The EPCA process circumvents this assessment by a judge, because if the government is not seeking the contents of a phone conversation or email, they are excused from the need to make the probable cause requirement.

Under the EPCA, your phone or email records may have been reviewed by police. You would never know it had occurred, and because the records are sealed (Judge Smith found in his district, 99.8 remained sealed), you could never learn of the search.

The courts maintain their authority because of their openness (most court procedures are open to the public and the process results in public documents) and by their reasoned, rational methods by which they arrive at their results. When the process loses transparency and rationality, what is left?

The Danger Stemming from Lack of Review

Another important point Judge Smith raises is the importance of review of decisions by appellate courts. Most trial cases in federal court take place in the magistrate and district courts. When judges make errors in those cases, relief is provided by appeal to the Court of Appeals and eventually the Supreme Court.

As he comments, “Every statute has its rough edges of ambiguity and gaps of uncertainty. These flaws are brought to light and repaired, day by day, case by case, through lower court rulings subject to review and correction by the courts of appeal.”

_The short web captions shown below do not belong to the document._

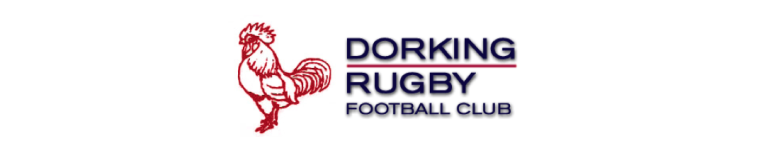 Dorking Rugby Club Limited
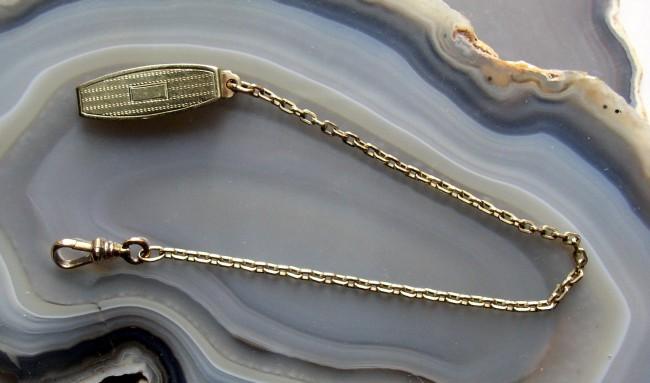 Gold Filled Belt Loop Chain 1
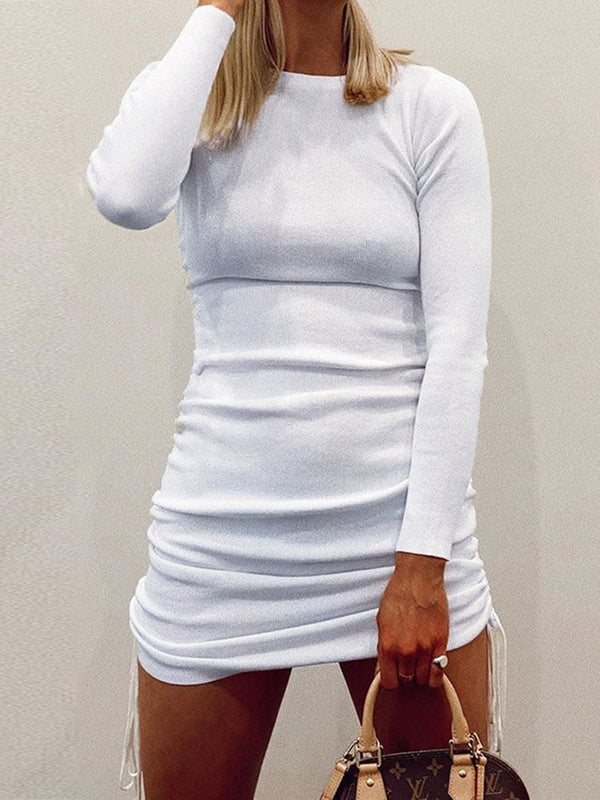 Lace-Up Long Sleeve Above Knee Bodycon Plain Dress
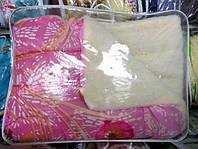 Одеяло из овечьей шерсти Лери Макс полуторное розовое с маками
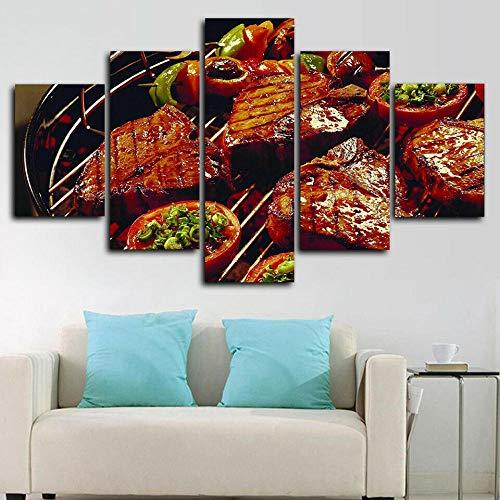 Axqisqx 5-delig canvas afdrukken van moderne modulaire woning cultuur landschap kunst poster afbeelding schilderij geschenk barbecue BBQ Grill restaurant 20x35cmx2pcs 20x45cmx2pcs 20x55cmx1pcs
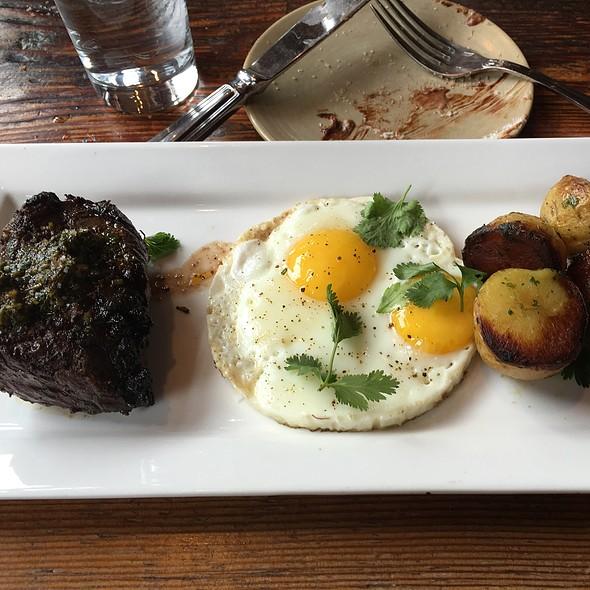 Steak & Eggs - Terra Plata, Seattle, WA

Because of the secrecy, those flaws in the EPCA are never found or corrected. Troublingly, he goes on to point out that the longer this unrestrained surveillance continues, the more it become familiar and that breeds acceptance, which in turn erodes “our reasonable expectations of privacy-and hence our Fourth Amendment protections-continue to shrink.”

He argues reforms to the EPCA are necessary because given the vast size and the hidden nature of the process, there currently is no way for ordinary citizens to know if any abuse is being committed behind the wall of secrecy that envelopes the EPCA.